Physical fitness spurts in pre-adolescent boys and girls: Timing, intensity and sequencing
Published in Journal of Sports Sciences, 2022
Sara Pereira, Carla Santos, Go Tani, Duarte Freitas, Fernando Garbeloto, Eduardo Guimarães, Leah E. Robinson, Adam Baxter-Jones, Peter T. Katzmarzyk, José Maia
We used the original methodology by Van’t Hof et al. (1976) to estimate age-at-peak MGS, which has been extended and applied to Belgium boys (Beunen & Malina, 1988), Spanish boys and girls, (Yague, 1998) and Brazilian boys and girls (Silva et al., 2019).
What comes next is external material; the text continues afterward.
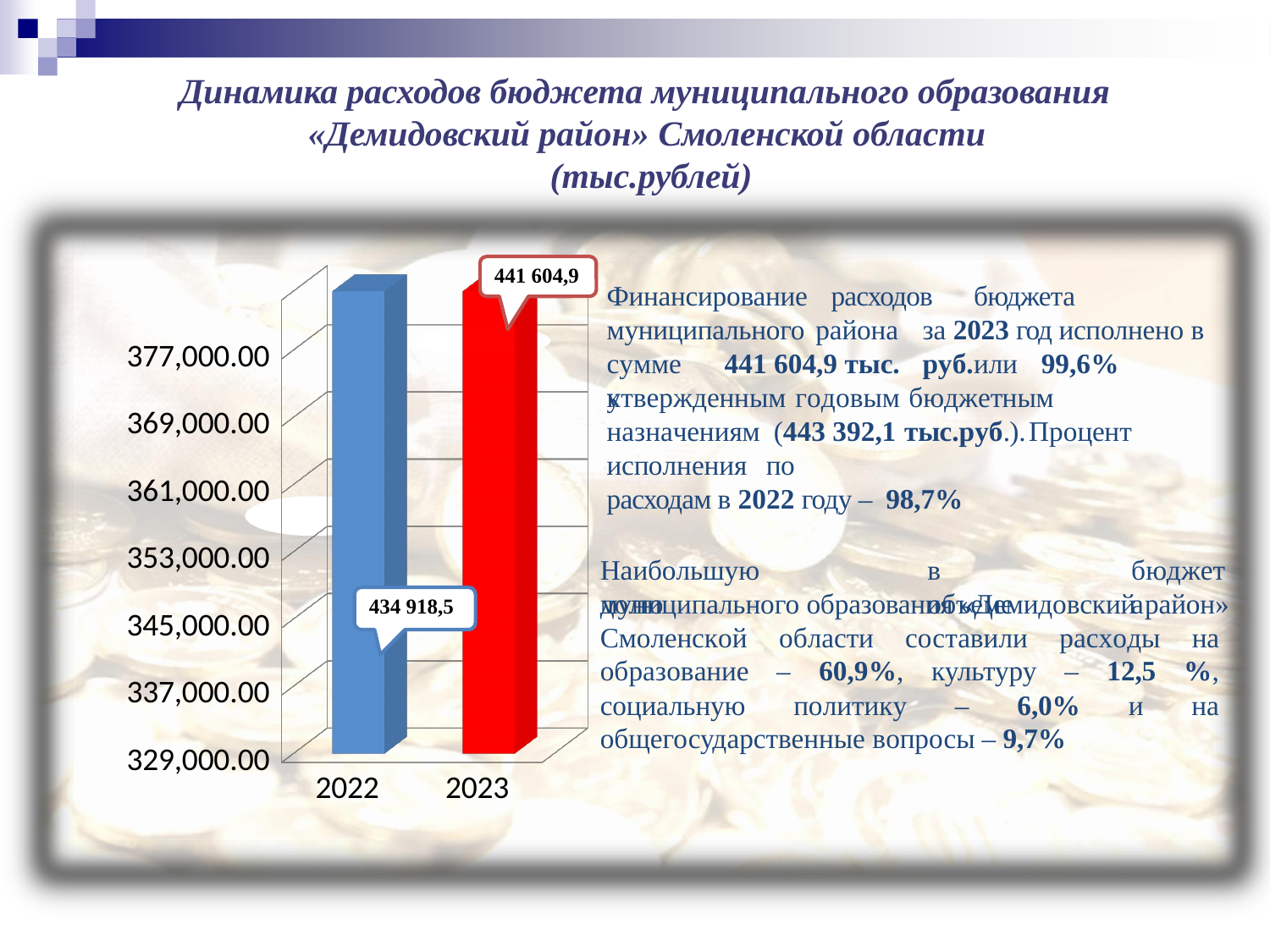
Is the value for 2023 larger or smaller than the value for 2022? larger What kind of chart is shown on the slide? bar chart Do the values rise or fall from 2022 to 2023? rise What is the value shown for 2023? 441 604,9 Which year has the lower value? 2022 How many years (categories) are plotted on the chart? 2 What colour is the bar for 2023? red What colour is the bar for 2022? blue What is the value shown for 2022? 434 918,5 What is the difference between the 2023 value and the 2022 value? 6 686,4 Which year has the higher value? 2023 What is the lowest value shown on the vertical axis? 329,000.00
This methodology is valid for estimating the age-at-peak MGS if the following conditions are satisfied: (i) the presence of a real spurt, i.e., an increase in velocity, (ii) a specific slowdown of growth velocity after the peak, and (iii) the presence of reduced measurement error in all variables, i.e., reliable data. Failure to meet these assumptions implied that the MGS was not identified. Since each child has their own growth velocity curve as well as in all PF tests, mean constant curves were obtained for data aligned by age-at-peak MGS. Thus, the possibility to compute mean PF velocity values before and after age-at-peak MGS, i.e., −18, −12, −6, and +6, +12, +18 months from the mid-growth maximum velocity which is marked as 0. A generalization of the previous methodology was developed by a mathematician at the University of Porto, who developed the software to conduct all analyses. This methodology has been previously shown to be successful in identifying gross motor coordination and PF spurts in Portuguese children (Dos Santos et al., 2019; Guimarães et al., 2020; Pereira et al., in press). Mean velocity curves, also called mean constant curves, were developed and defined in terms of time, i.e., months before and after age-at-peak MGS. Although measurements were obtained each year, the method allows the estimation of individual velocities every six months. Graphical data were displayed using a cubic spline procedure as implemented in GraphPad Prism v.8.2.1. (Malina et al., 2004). A cubic spline employs interpolating cubic polynomials, which use information from neighbouring points to obtain a degree of global smoothness. The cubic spline was chosen over other curve fitting procedures because it maintains the integrity of the data without transforming or modifying the underlying growth characteristics. To test for differences in age-at-MGS as well as in PF spurts’ intensities between boys and girls, a Student t-test was used with a significant level of 5%, and these analyses were done in IBM-SPSS v.27.